Berbicara tentang pendidikan dengan dialog keilmuan antara guru dan muriid yang
mempengaruhi sikap penting untuk dikaji. Bagaiman tidak, jika seorang murid
belajar pada guru yang sifat komunikasinya buruk. Seperti sifat ekstrem yang
ditampakkan oleh sang guru. Ekstrem dalam memahami teks keagamaan dan ekstrem
dalam menggunakan narasi kebahasaan. Seperti: suka memaki, suka memfitnah, suka
menjelek-jelekkan pihak lain, suka menebarkan kebencian pada sesama, suka menebarkan
berita bohong, suka merendahkan pihak lain, suka melecehkan kekurangan orang
lain, suka menyerap info secara berlebihan, dan berbagai sifat buruk lainnya.
Yang mana sifat-sifat tersebut akan mempengaruhi prilaku berfikir bagi murid
dan tindakannya.
Pada era kenabian belum ada kajian tentang filsafat
pendidikan, namun kecerdasan Nabi Muhammad saw., dalam memahami dan menyeimbangkan
potensi intelektual manusia dengan potensi aksi dalam bersikap. Lahirlah penekanan dari Rasul untuk memilih
dengan tepat siapa guru yang seharusnya engkau belajar struktur keilmuan
kepadanya. Begitu berhati-hatinya dalam melihat tentang masalah siapa dan
bagaimana yang dikatakan seorang guru bagi umat, muncul penekanan kembali
dengan al-adabu fauqa ‘ilmi (adab bagi manusia posisinya lebih tinggi
dari pada ilmu). Artinya adalah tidak boleh menceritakan berita dusta terhadap
ilmu keislaman tersebut. Telah terbukti dalam sejarah perkembangan Islam,
rentatan ilmu yang berkesinambungan diurai oleh para sahabat, dilanjutkan oleh
para imam, dan dikembangkan oleh para ulama dalam bentuk literasi yang dikaji
berdasarkan perdebatan ilmiyah.
Dusta merupakan sifat yang buruk, menyebarkan
informasi yang salah adalah salah satu dosa besar dalam Islam. Apalagi berita
tersebut tentang ulasan kepada seseorang yang jika didengar oleh yang dituduhkan
kepadanya akan menimpa keburukan. Berita- berita sepihak yang dapat membunuh
karakter seseorang. Informasi-informasi yang dapat menyebabkan nama baik
seseorang tercemar. Sementara jujur adalah lawan dari kata dusta. Berkata jujur
merupakan patokan dasar seseorang tergolong dalam pribadi yang mulia. Sebagaimana
penjelasan sebelumnya bahwa, Nabi Muhammad saw., bukan hanya berprilaku jujur,
namun juga memerintahkan untuk menanamkan sifat kejujuran dalam diri umatnya.

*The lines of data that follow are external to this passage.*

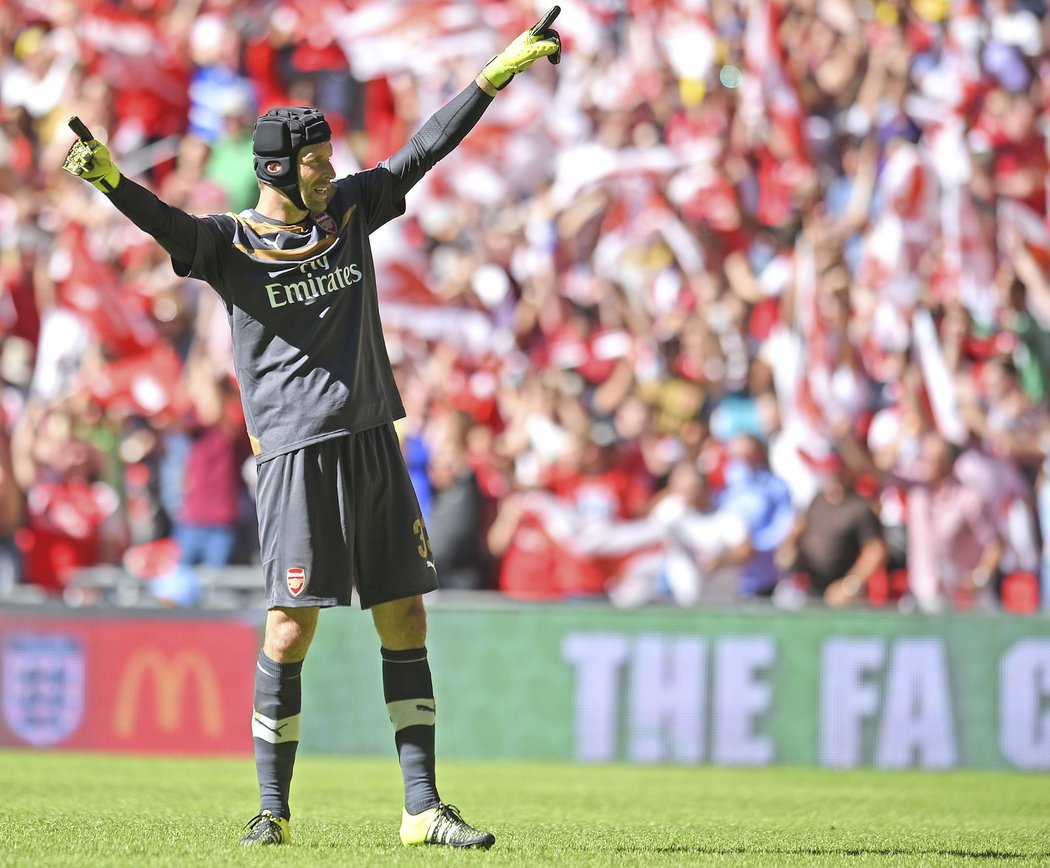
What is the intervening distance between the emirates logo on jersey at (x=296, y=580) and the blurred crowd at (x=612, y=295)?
641 cm

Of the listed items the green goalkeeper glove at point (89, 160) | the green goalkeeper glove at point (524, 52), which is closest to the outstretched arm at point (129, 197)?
the green goalkeeper glove at point (89, 160)

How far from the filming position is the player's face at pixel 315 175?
241 inches

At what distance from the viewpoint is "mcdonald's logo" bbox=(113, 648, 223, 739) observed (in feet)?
39.5

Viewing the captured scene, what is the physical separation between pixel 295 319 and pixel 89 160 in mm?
904

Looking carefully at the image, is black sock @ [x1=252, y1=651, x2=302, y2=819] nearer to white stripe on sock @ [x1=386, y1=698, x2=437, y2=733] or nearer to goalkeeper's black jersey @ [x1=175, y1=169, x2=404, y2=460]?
white stripe on sock @ [x1=386, y1=698, x2=437, y2=733]

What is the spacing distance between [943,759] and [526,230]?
6.06m

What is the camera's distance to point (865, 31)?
15.6 m

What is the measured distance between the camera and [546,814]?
7695 millimetres

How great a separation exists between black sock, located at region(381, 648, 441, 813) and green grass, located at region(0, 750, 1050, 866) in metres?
0.26

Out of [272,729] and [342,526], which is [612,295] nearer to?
[342,526]

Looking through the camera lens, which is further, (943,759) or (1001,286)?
(1001,286)

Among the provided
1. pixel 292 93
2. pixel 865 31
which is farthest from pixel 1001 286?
pixel 292 93

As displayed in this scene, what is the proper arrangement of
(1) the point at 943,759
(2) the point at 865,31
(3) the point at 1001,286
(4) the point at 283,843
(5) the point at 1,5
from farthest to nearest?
(5) the point at 1,5 < (2) the point at 865,31 < (3) the point at 1001,286 < (1) the point at 943,759 < (4) the point at 283,843

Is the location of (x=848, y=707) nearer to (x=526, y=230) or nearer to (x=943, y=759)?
(x=943, y=759)
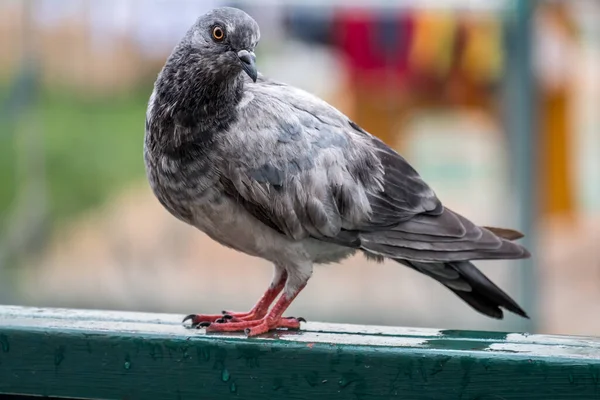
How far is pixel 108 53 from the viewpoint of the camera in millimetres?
9102

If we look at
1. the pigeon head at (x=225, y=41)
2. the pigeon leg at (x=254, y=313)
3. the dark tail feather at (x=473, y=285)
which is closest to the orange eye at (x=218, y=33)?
the pigeon head at (x=225, y=41)

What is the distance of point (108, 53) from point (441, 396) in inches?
281

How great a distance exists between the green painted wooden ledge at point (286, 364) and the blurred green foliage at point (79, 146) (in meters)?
6.49

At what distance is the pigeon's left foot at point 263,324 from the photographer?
308 centimetres

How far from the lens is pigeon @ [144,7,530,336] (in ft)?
10.9

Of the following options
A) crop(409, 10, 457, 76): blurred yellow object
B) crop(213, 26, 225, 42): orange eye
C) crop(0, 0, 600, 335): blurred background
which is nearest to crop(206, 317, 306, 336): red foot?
crop(213, 26, 225, 42): orange eye

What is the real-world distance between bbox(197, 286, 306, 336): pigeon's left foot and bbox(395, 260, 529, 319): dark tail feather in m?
0.59

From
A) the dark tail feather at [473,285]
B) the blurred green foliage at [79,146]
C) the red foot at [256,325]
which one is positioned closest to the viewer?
the red foot at [256,325]

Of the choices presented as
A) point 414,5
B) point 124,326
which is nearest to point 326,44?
point 414,5

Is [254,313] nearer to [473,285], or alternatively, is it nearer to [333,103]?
[473,285]

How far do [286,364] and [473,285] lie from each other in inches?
51.8

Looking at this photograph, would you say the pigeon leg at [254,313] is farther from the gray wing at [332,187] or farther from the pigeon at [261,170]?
the gray wing at [332,187]

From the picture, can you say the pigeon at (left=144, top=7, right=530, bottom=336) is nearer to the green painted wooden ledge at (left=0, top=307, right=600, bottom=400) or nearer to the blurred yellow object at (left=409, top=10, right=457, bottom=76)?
the green painted wooden ledge at (left=0, top=307, right=600, bottom=400)

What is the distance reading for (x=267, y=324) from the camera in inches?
126
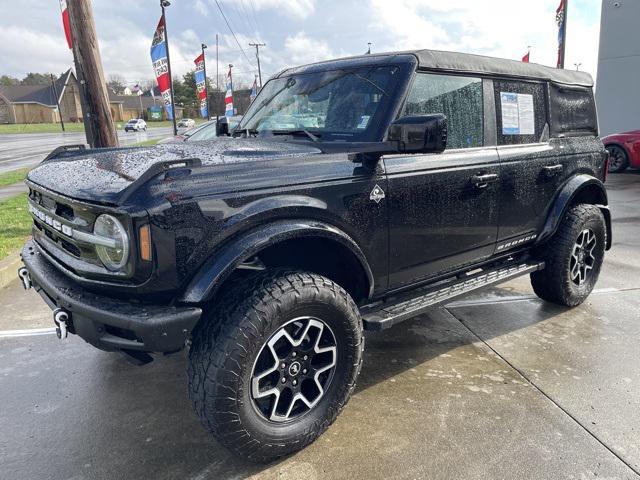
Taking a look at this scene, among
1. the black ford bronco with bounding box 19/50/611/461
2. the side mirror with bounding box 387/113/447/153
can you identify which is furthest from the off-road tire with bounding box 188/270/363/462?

sebagaimana Rasûlullâh Shallallahu ‘alaihi wa sallam bersabda:
أَلَا أُنَبِّئُكُمْ بِأَكْبَرِ
الْكَبَائِرِ ثَلَاثًا قَالُوا بَلَى يَا رَسُولَ اللهِ. قَالَ: الْإِشْرَاكُ
بِاللَّهِ وَعُقُوقُ الْوَالِدَيْنِ وَجَلَسَ وَكَانَ مُتَّكِئًا فَقَالَ أَلَا
وَقَوْلُ الزُّورِ قَالَ فَمَا زَالَ يُكَرِّرُهَا حَتَّى قُلْنَا لَيْتَهُ سَكَتَ
Artinya “Maukah
aku kabarkan kepada kamu sebesar-besarnya dosa besar?” Beliau mengucapkannya
tiga kali. Mereka (para sahabat) menjawab, “Ya, wahai Rasulullah”. Beliau
bersabda, “Menyekutukan Allah (syirik) san durhaka kepada kedua orang tua”.
Beliau duduk sebelumnya beliau bersandar, lalu beliau bersabda, “Ingat, juga
perkataan palsu”, Perawi berkata, “Beliau selalu mengulangi ucapannya, hingga
kami berharap beliau diam” (H. R.
Bukhari, no 5918, Muslim no.87)
Berita dusta dan informasi bohong hanya keluar
dari mulutnya orang-orang bodoh. Sibodohlah yang sangat meminati tersebarnya
keburukan kepada seseorang. Sibodoh yang tidak memiliki rasa empati dalam
dirinya akibat dari hati yang busuk. Gerak bibir sa’at seseorang menyampaikan
berita bohong akibat dari dorongan hati yang sangat kuat. Jika hati, di mana
pusat transfusi yang mengumpal tersebut busuk maka tidak akan ada sebuah
kebaikan yang keluar dari pikirannya. Bibir dan mulutnya akan mengunci lidah
untuk berkata benar. Hati adalah segumpal darah yang sangat mempengaruhi jiwa
seseorang. Jika hatinya baik, maka baiklah keseluruhannya, namun jika hatinya
busuk maka busuklah keseluruhannya.
Dikalangan orang-orang bijak menyampaikan,
ukurlah prilaku dan sikap seseorang itu ketika dia marah kepadamu, sebab sifat
marah itulah cerminan asli dari sikap seseorang. Bagi kalangan yang mempunyai
rasa kebijakan yang tinggi sangat memelihara amarah dalam dirinya. Menjaga amarah
lebih berat dari mmenjaga kesabaran. Sabar di mana posisi seseorang sedang
berada dibawah dan titik kulminat yang sangat rendah, makanya seseorang yang
ditimpa musibah menyerahkan dirinya kepada Tuhan dengan cara bersabar.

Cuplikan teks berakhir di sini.